• [Work to be completed]: Copy out every one of the records below word for word, leaving out the pictures.

• [Dataset items]:

────────────────

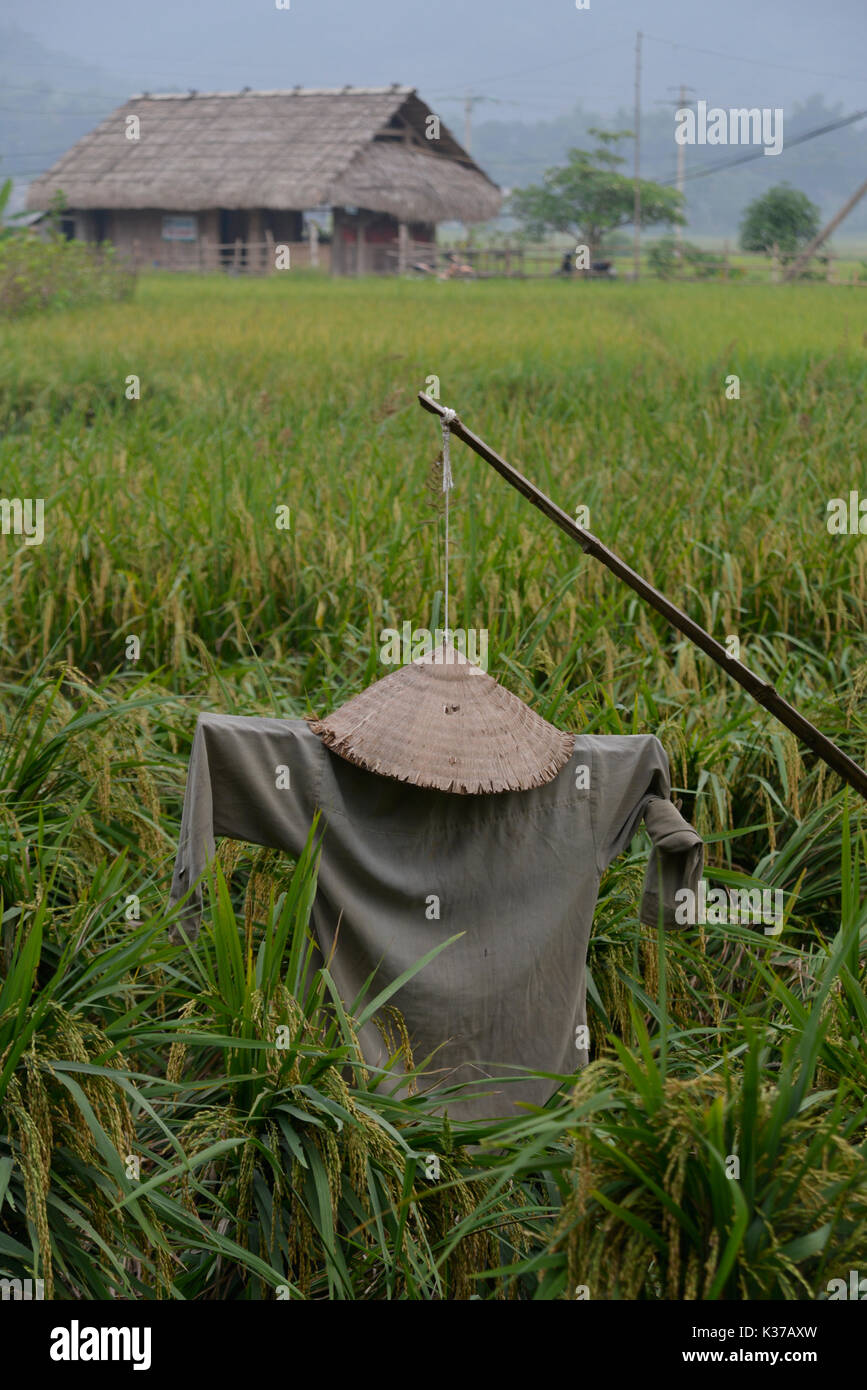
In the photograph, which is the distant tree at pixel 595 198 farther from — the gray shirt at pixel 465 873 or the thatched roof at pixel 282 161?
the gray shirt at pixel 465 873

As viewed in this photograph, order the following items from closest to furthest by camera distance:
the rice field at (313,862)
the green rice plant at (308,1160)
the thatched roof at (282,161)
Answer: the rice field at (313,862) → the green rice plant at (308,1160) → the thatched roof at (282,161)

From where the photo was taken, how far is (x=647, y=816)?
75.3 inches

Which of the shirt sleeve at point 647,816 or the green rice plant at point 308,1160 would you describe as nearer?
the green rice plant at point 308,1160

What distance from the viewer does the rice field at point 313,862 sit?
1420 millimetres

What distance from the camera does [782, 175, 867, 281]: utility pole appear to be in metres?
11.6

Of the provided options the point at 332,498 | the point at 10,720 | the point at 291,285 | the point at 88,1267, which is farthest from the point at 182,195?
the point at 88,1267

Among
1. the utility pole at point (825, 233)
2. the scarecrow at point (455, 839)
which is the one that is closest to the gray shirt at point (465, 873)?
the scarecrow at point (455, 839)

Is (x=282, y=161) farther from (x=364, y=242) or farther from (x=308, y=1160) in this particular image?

────────────────

• [The result]:
In the photograph, which is the distant tree at pixel 595 198 farther from — the gray shirt at pixel 465 873 or the thatched roof at pixel 282 161?
the gray shirt at pixel 465 873

As viewed in this photograph, order the following items from closest to furthest by camera distance:
the rice field at (313,862)
the green rice plant at (308,1160)
the thatched roof at (282,161)
Answer: the rice field at (313,862) → the green rice plant at (308,1160) → the thatched roof at (282,161)

From where the photo was taken, how far is (x=647, y=816)?
75.3 inches

Which of the shirt sleeve at point 647,816 or the green rice plant at point 308,1160 would you describe as nearer?
the green rice plant at point 308,1160

What distance from the viewer does the rice field at point 313,862 sit?
1420 millimetres

What distance from the camera does [782, 175, 867, 281]: utility pole appear to be in metres?
11.6

Of the provided options the point at 332,498 | the point at 10,720 | the point at 291,285 | the point at 88,1267, which is farthest from the point at 182,195?
the point at 88,1267

Among
1. the utility pole at point (825, 233)
2. the scarecrow at point (455, 839)
which is the one that is closest to the gray shirt at point (465, 873)?
the scarecrow at point (455, 839)

Is (x=282, y=161) farther from (x=364, y=242) or farther from (x=308, y=1160) in this particular image?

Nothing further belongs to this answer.